Does CoPS on Doody serve apartment communities specifically, or only HOAs?
Both. CoPS on Doody serves apartment communities, homeowner associations, condominiums, and local government-managed properties. The service is designed for any shared residential property with common outdoor areas and pet-owning residents regardless of governance structure. The proposal process, service scope, and pricing structure are the same across property types. The frequency recommendation may differ based on pet density and walking route patterns, which is why the site assessment step exists before any proposal is issued.
How does CoPS handle a new apartment community that does not have any pet waste stations installed yet?
The site assessment covers both existing properties and new construction or pre-opening communities. For a community without stations, the assessment evaluates station placement based on the property layout, planned dog walking routes, building entry and exit patterns, and the expected pet population for the community's unit count and leasing projections. CoPS handles installation within 14 days of a signed agreement, and service begins as soon as stations are in place. The assessment-to-service window for a new installation is typically 21 days or fewer.
What happens if a pet waste station is damaged or vandalized between service visits?
Report it to CoPS customer care and expect a response within 3 business hours. The between-visit issue response commitment applies to equipment damage and vandalism, not only to service scheduling questions. CoPS will assess the damage, document it with photo confirmation, and advise on repair or replacement options. If the station cannot be serviced in its current condition, CoPS will communicate that to the property manager along with the recommended next step before the next scheduled visit.
Can a DC metro apartment community add the Atlanta service area, or vice versa? We manage properties in both markets.
Yes. CoPS serves both DC metro and Atlanta as separate markets under the same company and service standard. A property management company with communities in both geographies can use CoPS in both markets with separate service agreements for each property or portfolio. The service standard, material specifications, and billing structure are identical across both markets. The local contact numbers are market-specific: DC metro at (571) 207-7667 and Atlanta at (470) 975-7667.
How quickly can CoPS replace an existing pet waste service vendor what does a transition look like?
Transitions are straightforward because CoPS does not require a long-term contract commitment. The outgoing vendor does not need to be formally terminated before CoPS can begin service the property simply provides written notice to the prior vendor on whatever timeline their agreement requires, and CoPS can be onboarded in parallel. For properties with existing stations, CoPS can begin service within 7 days of a signed agreement. The typical transition from first call to first CoPS service visit takes between one and three weeks depending on proposal review and agreement execution timing.
Is there a minimum property size or minimum number of stations for CoPS to take on a new community?

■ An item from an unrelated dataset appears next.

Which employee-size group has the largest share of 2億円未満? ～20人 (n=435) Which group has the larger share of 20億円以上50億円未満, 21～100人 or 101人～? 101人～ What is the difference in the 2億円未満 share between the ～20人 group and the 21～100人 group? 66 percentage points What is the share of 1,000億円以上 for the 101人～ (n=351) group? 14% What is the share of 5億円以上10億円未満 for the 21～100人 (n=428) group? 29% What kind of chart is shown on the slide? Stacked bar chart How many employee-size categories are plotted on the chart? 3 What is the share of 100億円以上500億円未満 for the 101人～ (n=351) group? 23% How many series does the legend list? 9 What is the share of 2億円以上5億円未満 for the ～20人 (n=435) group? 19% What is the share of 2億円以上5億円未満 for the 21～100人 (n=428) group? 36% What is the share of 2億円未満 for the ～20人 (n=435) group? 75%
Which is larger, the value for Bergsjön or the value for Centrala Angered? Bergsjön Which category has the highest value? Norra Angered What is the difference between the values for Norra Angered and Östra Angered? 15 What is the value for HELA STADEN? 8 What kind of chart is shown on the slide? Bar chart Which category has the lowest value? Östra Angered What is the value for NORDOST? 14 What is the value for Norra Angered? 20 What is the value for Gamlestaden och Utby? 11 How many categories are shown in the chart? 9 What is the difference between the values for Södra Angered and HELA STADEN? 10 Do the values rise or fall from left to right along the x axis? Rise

There is no published minimum. CoPS serves communities of varying sizes across both DC metro and Atlanta. The site assessment determines whether the property's service needs can be met within CoPS's route structure for that geography. If a property is very small, very remote within the service area, or has needs that fall outside CoPS's current service scope, that will be communicated honestly at the assessment stage before a proposal is issued and before any commitment is made.